Research | Writing | Strategy
Interaction Concept Design
Education Futures

Twitter: apolaine
Skype: apolaine

http://playpen.polaine.com
http://www.designersreviewofbooks.com
http://www.omnium.net.au
http://www.antirom.com
::::::::::::::::::::::::::::::::::::::::::::::::::::::::::::

20 Oct 2008 - 4:15pm
Andrei Herasimchuk
2004

On Oct 20, 2008, at 1:55 PM, Dan Saffer wrote:

> As to why I think interface design is a subset of interaction
> design, it is because interface design without the underlying
> interaction is graphic design. You can, however, have interaction
> design without any interface at all, although it is unlikely.

So then I have to ask: what is interface design without the underlying
visuals or graphic design?

--
Andrei Herasimchuk

Principal, Involution Studios
innovating the digital world

e. andrei at involutionstudios.com
c. +1 408 306 6422

20 Oct 2008 - 4:18pm
stauciuc
2006

Best post in this thread, if you ask me :)

...But it seems we never get tired of it, somehow.

Sebi

On Mon, Oct 20, 2008 at 11:05 PM, Jeff Howard <id at howardesign.com> wrote:

> Hi Tahsin,
>
> We discuss this question every now and then without resolving it.
> Here's the most recent attempt:
>
> Difference between user interface and interaction design?
> http://www.ixda.org/discuss.php?post=25077
>
> // jeff
>
>
> . . . . . . . . . . . . . . . . . . . . . . . . . . . . . . . . . .
> Posted from the new ixda.org
> http://www.ixda.org/discuss?post=34525
>
>
> ________________________________________________________________
> Welcome to the Interaction Design Association (IxDA)!
> To post to this list ....... discuss at ixda.org
> Unsubscribe ................ http://www.ixda.org/unsubscribe
> List Guidelines ............ http://www.ixda.org/guidelines
> List Help .................. http://www.ixda.org/help
>

--
Sergiu Sebastian Tauciuc
http://www.sergiutauciuc.ro/en/

20 Oct 2008 - 4:21pm
Andy Polaine
2008

> So then I have to ask: what is interface design without the
> underlying visuals or graphic design?

Ask a blind person using screen reader. Interface is more than visual
surely?

20 Oct 2008 - 4:37pm
Dan Saffer
2003

On Oct 20, 2008, at 2:15 PM, Andrei Herasimchuk wrote:

> On Oct 20, 2008, at 1:55 PM, Dan Saffer wrote:
>
>> As to why I think interface design is a subset of interaction
>> design, it is because interface design without the underlying
>> interaction is graphic design.
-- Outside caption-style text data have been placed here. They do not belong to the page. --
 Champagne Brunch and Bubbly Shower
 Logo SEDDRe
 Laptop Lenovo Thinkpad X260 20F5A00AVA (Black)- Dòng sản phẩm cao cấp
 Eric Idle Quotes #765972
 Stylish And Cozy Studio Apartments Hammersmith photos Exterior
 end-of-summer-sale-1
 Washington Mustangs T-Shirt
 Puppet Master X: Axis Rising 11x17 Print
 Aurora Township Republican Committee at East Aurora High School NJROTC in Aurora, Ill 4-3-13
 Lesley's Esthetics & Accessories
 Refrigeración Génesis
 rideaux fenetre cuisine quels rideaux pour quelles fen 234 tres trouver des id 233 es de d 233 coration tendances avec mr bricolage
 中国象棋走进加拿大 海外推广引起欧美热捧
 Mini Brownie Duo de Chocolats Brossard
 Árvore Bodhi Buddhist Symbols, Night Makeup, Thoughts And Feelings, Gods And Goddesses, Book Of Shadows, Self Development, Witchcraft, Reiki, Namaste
You can, however, have interaction
>> design without any interface at all, although it is unlikely.
>
> So then I have to ask: what is interface design without the
> underlying visuals or graphic design?

Not sure I understand the question. Almost all traditional interfaces
are visual in nature, although there are voice interfaces that are all
sound. And there are interfaces that are purely industrial design, and
I'm not sure something like a blinking LED is graphic design per se.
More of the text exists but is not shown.